Have a blast with your bike and take it on tour. HARRIET RIDLEY urges two-wheeled fans to head for the hills.
WITH the New Year come those resolutions that we hardly ever stick to – but why not make the resolution such a blast that you can’t get enough of it – like doing something on your motorcycle that you’ve always fancied, but never got round to.
First off, if you don’t already ride a bike, now’s the time to burn your overpriced travel card and ditch that wasteful tin can to get on two wheels.
Motorcycles and scooters are the best way to beat the credit crunch and turn the daily commute into a joy.
Two wheels will let you scythe through traffic, are exempt from congestion charging and spoil us for choice when it comes to parking. Plus they’re cheap to run – insurance, tax and general maintenance are a pittance, especially if you choose a super-practical scooter with all its storage options.
On a motorcycle, fit panniers and top box for maximum carrying capacity. Check out www.geton.co.uk for information on passing your test.
Now that you’re on two wheels, it’s time to make the most of your new-found freedom.
If you enjoyed watching Ewan McGregor and Charlie Boorman on their Long Way Round travels, then do it yourself.
All you need is a motorcycle and a map. If you’re stuck for time off work, then a week’s touring in the South of France is more than enough.
You’ll experience mind-blowing roads and scenery at the controls of your bike. Ewan travelled across some of the world’s harshest terrain on board a BMW R1200GS.
But if you’re sticking to the beaten track, then any machine will do – from tourer to naked bike and even maxi scooter.
And if you want to make the most of the smooth ribbons of Tarmac, why not take your superbike.
Round-the-world motorcycle adventurer Nick Sanders does it on a Yamaha R1, and I’ve blasted my way round France countless times on my sports 600. Sports panniers will carry your kit.
And if you do own a superbike, then you’ve got to experience a track day at least once – although the chances are you’ll get hooked.
Track days run three groups – novice, intermediate and advance – that rotate every 20 minutes.
Motor Sport Vision put on track days for novices only with top-notch instruction including classroom sessions so you won’t be left to fend for yourself, for the price of a normal track day. It’s tremendous value for money and I highly recommend it for your first time on track.

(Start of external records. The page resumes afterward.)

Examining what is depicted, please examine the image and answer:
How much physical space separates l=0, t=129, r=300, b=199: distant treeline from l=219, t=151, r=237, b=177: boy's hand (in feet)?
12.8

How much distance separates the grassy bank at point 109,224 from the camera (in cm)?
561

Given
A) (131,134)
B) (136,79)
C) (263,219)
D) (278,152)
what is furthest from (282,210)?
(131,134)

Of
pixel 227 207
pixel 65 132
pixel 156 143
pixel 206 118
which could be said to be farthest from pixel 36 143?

And if winter’s getting you down, then turn the dreary weather to your advantage. This is the perfect time of year to frolic in the mud on a dirtbike. It will do wonders for your road riding and open up a whole new world of two-wheeled fun. Before you buy the bike and kit, try it out at a school.
A day with Trail World will give you all the basic skills while using their bikes and kit.
Finally, motorcycling has a great social scene, bringing together people from different walks of life. So head for the famous biker hang-outs strewn around the country.
Down south you’ll find Boxhill and the Ace Café, while the famous High Beach lies in Epping Forest.
In the West Country, Poole holds its ‘Bikers Night’ once a week in summer with thousands of bikes parking by the quayside.
The Bus Station in Abergavenny is a magnet for the Welsh motorcyclists, and if you’re up North then head for the Cat and Fiddle in Cheshire and Squires Café in Yorkshire.
And wherever you live, be sure to spend at least one Sunday at the biker-popular Devils Bridge in Kirkby Lonsdale.
Whatever you do, make 2013 your best motorcycling year yet.